In ogni angolo della città si poteva scorgere il belvedere della baia con l’oceano e le spiagge. Il popolo brasiliano, sempre sorridente e accogliente, con la sua musica, i suoi colori e i suoi sapori, dimostra di saper dare valore alla vita ed importanza alle piccole cose.
La seconda parte del viaggio ci ha portati per circa cinque giorni a Venda Nova do Imigrante, dove si festeggiavano i 150 anni della migrazione italiana in Brasile. Questa cittadina è situata nello stato dello Espírito Santo ed è stata oggetto di una forte ondata migratoria di persone provenienti dal Veneto. Nel mese di settembre, durante la nostra “Festa dea Poenta”, in collaborazione con il Centro Studi Grandi Migrazioni, abbiamo avuto in visita una delegazione brasiliana proveniente proprio da Venda Nova do Imigrante, con la quale abbiamo siglato “un patto di amicizia” ed abbiamo pertanto colto l’occasione per rafforzare questo gemellaggio con la nostra visita. Abbiamo avuto, fin da subito, un’accoglienza strepitosa e abbiamo incontrato le autorità locali, il sindaco, la giunta e tutta la delegazione brasiliana, consolidando, appunto, questo rapporto.
Nei primi due giorni, Giorgia ci ha fatto conoscere varie realtà dello stato dello Espírito Santo: abbiamo partecipato come uditori ad alcuni convegni presso le scuole, ad incontri con autorità, abbiamo visitato l’archivio storico, cenato con un gruppo di alunni che stavano imparando l’italiano e visitato alcune aziende del luogo.

* Compito assegnato
Rispondi in breve a queste domande sull'estratto del viaggio in Brasile:
(a) Quanti anni della migrazione italiana in Brasile si festeggiavano a Venda Nova do Imigrante?
(b) Da quale regione venivano le persone della forte ondata migratoria verso questa cittadina?
(c) Chi ha fatto conoscere varie realtà dello stato dello Espírito Santo nei primi due giorni?

* Dati di partenza

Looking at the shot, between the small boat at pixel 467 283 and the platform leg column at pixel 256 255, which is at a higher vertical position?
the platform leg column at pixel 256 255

* Il risultato
(a) 150 anni.
(b) Dal Veneto.
(c) Giorgia.